Cat Fernando, a rising sophomore at Fordham College at Lincoln Center, is on a mission to make sure warm, dry feet are not one of them.
Fernando, a native of Old Bridge, New Jersey, has been giving away socks to the homeless since last September, as part of an effort she’s dubbed Socks in the City.
Thanks to recent efforts of the Fordham community, she won’t run out of supplies any time soon. At an end of year reception held May 11 at the Rose Hill campus by the Fordham University Association, nearly 600 pairs were donated to Socks in the City, along with $93 for additional purchases. More socks collected by the Office of Mission Integration and Planning put the number at nearly 800.
Fernando, who aspires to become a social worker, has been helping the homeless since she was 11. She started out by giving sandwiches, but after talking to the people she encountered, she learned that what they needed most were socks, as well as toiletries.
“When there are clothing drives, people always think of coats and shirts and pants, which are very important. But socks are something that people take for granted,” she said.
Up until May, Socks in the City existed as a single donation bin in Fernando’s residence hall. Fernando herself keeps an assortment of 20 pairs on her at all times in case she encounters a homeless person during her daily routine, and also gives them to residents of the Ned Coughlin, S.J., Men’s Shelter in the West Village, where she volunteers twice a week.
The donation bin eventually led her to the Fordham University Association, which promotes engagement between faculty and staff.
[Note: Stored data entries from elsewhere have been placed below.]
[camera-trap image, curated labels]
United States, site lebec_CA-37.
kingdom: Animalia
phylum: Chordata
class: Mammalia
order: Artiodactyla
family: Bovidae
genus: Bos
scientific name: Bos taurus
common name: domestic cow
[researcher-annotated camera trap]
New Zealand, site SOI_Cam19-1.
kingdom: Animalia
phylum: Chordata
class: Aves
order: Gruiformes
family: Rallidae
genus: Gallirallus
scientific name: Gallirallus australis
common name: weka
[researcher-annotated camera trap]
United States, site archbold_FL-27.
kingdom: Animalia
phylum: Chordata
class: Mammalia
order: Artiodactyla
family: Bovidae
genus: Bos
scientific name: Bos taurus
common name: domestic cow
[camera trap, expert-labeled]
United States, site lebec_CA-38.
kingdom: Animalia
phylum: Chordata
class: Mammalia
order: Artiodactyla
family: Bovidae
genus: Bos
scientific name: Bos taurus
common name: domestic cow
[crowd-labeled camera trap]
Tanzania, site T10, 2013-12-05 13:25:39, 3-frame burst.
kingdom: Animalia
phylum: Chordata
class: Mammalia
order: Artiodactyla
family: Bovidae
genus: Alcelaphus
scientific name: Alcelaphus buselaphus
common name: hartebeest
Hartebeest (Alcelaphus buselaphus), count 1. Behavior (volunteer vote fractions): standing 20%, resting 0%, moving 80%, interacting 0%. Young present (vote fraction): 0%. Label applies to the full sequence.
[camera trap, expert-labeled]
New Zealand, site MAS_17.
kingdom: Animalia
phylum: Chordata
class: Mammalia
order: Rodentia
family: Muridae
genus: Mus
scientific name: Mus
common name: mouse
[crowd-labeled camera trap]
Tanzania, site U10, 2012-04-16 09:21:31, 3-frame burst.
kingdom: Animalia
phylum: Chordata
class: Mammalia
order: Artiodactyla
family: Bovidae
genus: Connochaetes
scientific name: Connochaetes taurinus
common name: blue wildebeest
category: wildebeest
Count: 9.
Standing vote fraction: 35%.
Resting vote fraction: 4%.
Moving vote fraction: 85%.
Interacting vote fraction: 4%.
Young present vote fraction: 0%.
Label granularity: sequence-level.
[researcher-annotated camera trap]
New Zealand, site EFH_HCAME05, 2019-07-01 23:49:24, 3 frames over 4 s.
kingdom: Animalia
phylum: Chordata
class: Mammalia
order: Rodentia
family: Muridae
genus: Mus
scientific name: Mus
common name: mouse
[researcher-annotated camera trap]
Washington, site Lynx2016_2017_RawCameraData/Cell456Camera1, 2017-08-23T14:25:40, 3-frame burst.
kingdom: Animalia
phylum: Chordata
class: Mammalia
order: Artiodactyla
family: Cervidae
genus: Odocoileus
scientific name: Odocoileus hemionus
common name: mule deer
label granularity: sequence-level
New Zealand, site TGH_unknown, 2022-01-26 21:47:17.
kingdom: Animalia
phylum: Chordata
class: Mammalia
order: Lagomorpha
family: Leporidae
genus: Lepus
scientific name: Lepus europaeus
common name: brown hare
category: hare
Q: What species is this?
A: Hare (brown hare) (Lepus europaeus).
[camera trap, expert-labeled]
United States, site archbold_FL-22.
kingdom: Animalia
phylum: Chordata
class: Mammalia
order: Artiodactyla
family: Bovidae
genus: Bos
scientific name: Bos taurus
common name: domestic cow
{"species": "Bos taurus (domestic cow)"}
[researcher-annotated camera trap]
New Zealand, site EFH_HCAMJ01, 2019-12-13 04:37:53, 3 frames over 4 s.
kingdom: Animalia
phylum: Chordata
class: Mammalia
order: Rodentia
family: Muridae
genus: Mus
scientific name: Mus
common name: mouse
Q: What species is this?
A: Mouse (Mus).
One of Fernando’s floor mates attended a résumé-building workshop run by Alby Tello, director of career development at the Graduate School of Social Service (GSS). When the subject of including volunteer work on a résumé came up, Tello said he told her about Fernando’s Socks in the City project.
“I’m always hosting events at GSS and with the Fordham University Association (FUA), and we’ve been trying to get more involved with the community. I don’t really believe in coincidences; I think this was totally meant to be,” Tello said. “It was like love at first sight. [Fernando] is so endearing, and so sweet and so smart, so we started working together.”
Tello said she was particularly impressed that Fernando took the time to learn what the homeless actually need.
“In social work, we call that a needs assessment,” she said. “We have our own ideas as professionals, but talking to community, she found out that they really need socks,” she said.
For Fernando, the FUA’s “Soul to Sole,” reception held on May 11, was a roaring success. Her first fundraiser, a student viewing of the movie Sex in the City, had netted just 60 pairs of socks; the FUA gathering netted 584 pairs of socks.
The socks are in boxes in Old Bridge, but Fernando plans to give them out when she visits New York City in the summer, and on regular basis when classes resume in the fall. She also makes a point to introduce herself when she offers socks, and asks the recipients if they’d be willing to share a fun fact. A journal she keeps currently holds 200 answers, culled from the 600 or so people she’s met.
“I’m giving people what they need but I’m also aiming to re-humanize people who’ve been ignored a lot of the time. Remembering people when I see them again is very important, and having a fact to associate with them helps me remember them better,” she said.
“I once met a man in the park named Charles Jackson, who was about to get housing. He was telling me how he works so hard all the time, and he’s learned so much through experiencing hardship. He said the real learning happens after graduation, because the whole universe is your university.”